Plus, there was obviously no question of listening to rap music at home: my parents were still suspicious of rock music’s ability to turn me into a Satan-worshipping murderer. Bringing gangsta rap into the family abode was just not an option.
Years went by. In about 2002, Linkin Park’s pathetic whininess killed “alternative” music for me, and I started looking in new directions for my music. Rap metal was a combination of two genres I didn’t want to see mixed, plus a whiny attitude that bothered me. Not that I was any stranger to whining: I was a champion at pathetic 19-year-old existentialism. I just didn’t find the whole thing glamorous enough to listen to music about it.
A few friends were listening to backpack rappers like Sage Francis, which was a welcome change. But the first rap CD I just couldn’t stop listening to was Party Music by The Coup. It made very little sense, linguistically: lines like “Every mark wants they scrilla back” didn’t become clear until I discovered Urban Dictionary years later. Still, there was something about The Coup that I loved. I had the feeling that Boots Riley was reading Howard Zinn and Noam Chomsky just like I was, and making their art based on those ideas.

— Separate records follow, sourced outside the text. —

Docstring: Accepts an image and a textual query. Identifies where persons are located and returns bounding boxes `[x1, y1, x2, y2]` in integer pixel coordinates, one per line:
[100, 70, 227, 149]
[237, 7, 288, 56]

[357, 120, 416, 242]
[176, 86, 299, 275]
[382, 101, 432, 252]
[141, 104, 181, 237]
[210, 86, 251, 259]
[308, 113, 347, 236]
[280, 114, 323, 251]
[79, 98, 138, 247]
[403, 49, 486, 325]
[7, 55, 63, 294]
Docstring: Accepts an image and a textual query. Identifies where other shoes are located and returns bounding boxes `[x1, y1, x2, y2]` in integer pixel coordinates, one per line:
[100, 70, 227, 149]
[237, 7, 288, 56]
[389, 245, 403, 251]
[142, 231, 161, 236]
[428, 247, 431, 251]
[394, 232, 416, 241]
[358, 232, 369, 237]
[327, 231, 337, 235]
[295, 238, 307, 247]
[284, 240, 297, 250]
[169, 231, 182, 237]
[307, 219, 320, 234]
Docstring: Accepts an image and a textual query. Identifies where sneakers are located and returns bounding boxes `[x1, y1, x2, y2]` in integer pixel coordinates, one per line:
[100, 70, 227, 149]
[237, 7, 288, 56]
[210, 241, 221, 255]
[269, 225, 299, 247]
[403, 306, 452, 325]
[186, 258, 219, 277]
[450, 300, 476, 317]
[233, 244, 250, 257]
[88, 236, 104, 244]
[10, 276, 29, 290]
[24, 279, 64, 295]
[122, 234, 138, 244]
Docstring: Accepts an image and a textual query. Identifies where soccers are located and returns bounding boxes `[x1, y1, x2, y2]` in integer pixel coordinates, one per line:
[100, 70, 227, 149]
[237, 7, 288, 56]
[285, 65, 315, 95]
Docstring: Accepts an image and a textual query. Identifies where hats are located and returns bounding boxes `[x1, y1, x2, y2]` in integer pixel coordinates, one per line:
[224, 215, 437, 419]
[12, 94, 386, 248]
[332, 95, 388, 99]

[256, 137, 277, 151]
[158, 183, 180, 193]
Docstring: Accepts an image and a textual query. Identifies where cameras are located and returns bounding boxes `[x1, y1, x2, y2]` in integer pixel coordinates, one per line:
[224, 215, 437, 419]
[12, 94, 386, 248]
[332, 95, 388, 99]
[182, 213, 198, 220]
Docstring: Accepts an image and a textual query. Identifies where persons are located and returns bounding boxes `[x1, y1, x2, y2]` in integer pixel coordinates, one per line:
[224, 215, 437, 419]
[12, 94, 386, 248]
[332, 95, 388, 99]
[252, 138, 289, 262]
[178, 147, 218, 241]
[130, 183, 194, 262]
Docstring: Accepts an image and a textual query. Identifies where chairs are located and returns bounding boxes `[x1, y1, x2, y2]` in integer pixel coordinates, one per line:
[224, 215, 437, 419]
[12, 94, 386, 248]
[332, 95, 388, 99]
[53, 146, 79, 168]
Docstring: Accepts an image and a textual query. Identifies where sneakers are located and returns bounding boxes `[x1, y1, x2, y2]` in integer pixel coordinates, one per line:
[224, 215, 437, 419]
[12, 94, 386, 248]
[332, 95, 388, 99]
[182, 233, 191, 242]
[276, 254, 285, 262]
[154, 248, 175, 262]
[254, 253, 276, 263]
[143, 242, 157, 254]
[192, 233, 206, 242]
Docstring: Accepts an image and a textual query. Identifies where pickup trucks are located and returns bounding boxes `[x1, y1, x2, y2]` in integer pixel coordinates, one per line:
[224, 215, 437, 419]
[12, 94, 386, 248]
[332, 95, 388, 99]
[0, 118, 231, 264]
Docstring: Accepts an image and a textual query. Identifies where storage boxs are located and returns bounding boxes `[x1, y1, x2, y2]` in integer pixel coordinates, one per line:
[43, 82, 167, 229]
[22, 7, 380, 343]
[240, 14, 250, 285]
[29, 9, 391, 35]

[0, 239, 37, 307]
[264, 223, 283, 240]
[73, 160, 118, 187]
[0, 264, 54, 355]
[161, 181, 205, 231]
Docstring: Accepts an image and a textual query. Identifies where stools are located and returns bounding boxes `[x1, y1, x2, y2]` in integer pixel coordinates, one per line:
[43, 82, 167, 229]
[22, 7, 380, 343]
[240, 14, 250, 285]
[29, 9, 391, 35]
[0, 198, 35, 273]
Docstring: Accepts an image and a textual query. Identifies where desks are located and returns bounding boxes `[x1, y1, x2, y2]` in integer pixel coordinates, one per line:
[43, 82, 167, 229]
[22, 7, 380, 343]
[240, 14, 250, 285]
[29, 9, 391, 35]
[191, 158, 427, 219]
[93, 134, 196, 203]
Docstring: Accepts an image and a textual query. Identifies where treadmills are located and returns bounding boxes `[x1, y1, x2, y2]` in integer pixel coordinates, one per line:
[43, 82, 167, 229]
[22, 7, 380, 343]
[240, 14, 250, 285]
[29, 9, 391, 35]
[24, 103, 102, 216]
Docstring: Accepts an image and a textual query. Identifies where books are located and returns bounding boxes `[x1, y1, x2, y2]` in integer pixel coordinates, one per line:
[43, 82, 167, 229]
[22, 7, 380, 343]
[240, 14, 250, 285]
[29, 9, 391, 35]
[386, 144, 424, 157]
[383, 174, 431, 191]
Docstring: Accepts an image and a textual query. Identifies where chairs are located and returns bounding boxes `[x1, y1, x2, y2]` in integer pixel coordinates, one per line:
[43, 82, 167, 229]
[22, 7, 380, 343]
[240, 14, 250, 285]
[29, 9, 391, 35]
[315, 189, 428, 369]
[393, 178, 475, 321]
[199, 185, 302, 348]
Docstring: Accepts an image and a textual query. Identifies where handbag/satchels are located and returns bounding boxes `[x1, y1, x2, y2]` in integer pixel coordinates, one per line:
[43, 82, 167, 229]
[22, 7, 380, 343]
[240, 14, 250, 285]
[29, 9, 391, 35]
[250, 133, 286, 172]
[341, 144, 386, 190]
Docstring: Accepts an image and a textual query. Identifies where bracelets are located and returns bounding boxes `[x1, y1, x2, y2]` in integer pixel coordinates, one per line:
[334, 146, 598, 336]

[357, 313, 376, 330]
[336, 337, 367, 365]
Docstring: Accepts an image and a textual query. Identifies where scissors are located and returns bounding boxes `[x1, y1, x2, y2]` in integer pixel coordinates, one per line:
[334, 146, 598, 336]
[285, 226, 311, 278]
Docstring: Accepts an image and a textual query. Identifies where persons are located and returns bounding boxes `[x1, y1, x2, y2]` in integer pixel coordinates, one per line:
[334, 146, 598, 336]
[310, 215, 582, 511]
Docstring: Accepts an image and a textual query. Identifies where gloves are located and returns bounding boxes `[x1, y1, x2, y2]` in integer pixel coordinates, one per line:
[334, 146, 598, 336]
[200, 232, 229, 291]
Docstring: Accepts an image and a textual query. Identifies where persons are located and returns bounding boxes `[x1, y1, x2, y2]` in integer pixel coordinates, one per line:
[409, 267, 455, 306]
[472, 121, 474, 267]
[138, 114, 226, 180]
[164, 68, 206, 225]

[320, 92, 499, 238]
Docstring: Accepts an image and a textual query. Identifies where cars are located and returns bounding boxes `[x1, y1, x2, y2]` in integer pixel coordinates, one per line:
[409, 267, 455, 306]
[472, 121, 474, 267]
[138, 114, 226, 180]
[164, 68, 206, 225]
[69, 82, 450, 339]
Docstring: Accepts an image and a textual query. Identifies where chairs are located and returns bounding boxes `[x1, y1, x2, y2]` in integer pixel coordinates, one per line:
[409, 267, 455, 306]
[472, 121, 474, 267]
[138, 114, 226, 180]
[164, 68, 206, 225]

After The Coup, I started listening to Dead Prez, and at some point I a friend gave me a copy of The Grey Album. In the beginning, I was a bit disappointed that The Grey Album had so much Jay-Z and so little Beatles, but after a few listens I started to feel like I was onto something. I must have listened to that album a hundred times before I picked up some more Jay-Z.
Finally, this summer, I’ve gotten a copy of his book Decoded. He talks about rap culture, crack culture, and the story of his generation. How rap went from being persecuted by politicians and the media, to sitting down with Bill Clinton and finally to playing at Barack Obama’s inauguration in 2008.
One of his goals in writing Decoded, as he says, was to elevate his lyrics to the level of poetry. Which is a shocking idea at first, for us English Lit types: Could Money, Cash, Hoes be in the Norton Anthology someday?
But with a bit more thought it makes perfect sense: rap music uses internal rhyme, rhythm, alliteration and other classic poetic devices. Jay-Z doesn’t reference the Iliad, as far as I know, but he does reference the Bible, and all rappers are constantly referencing the rap canon, whether it’s Big Daddy Kane or Chuck D, 2pac or B.I.G.
It probably seems strange to some people that I’m a white guy from the suburbs of Phoenix listening to rap. Literature, though, transcends race and geography: that’s what makes literature great.
Nobody ever says, “Who the fuck are you to be reading Anna Karenina? You’re not a 19th century Russian woman!” Nobody says, “Dude, get real! You’re WHITE!” to somebody who’s reading Mishima’s Japanese nihilism, or García Marquez’s magical realism. The reason that people keep reading those authors is because they create stories and characters characters that millions can identify with, even today.
When Jay-Z raps, it doesn’t particularly matter that he’s a black guy from Marcy Projects in Brooklyn telling his own life story: the power of the words makes it everyone’s life story. It’s a story about overcoming your obstacles and doing something great despite all odds. It’s a story about honor and transcendence. A story much more inspiring than the whininess and heartbreak that rock music likes to talk about these days.
So let’s get over rappers’ use of words like nigga and ho. Let’s remember that poets like Byron and Shelley were also hated by poetry’s mainstream back in their time, both for their scandalous lifestyles and the content of their poetry. Now they’re in the Norton Anthology. Why not today’s poets whose rhymes are heard by millions around the world?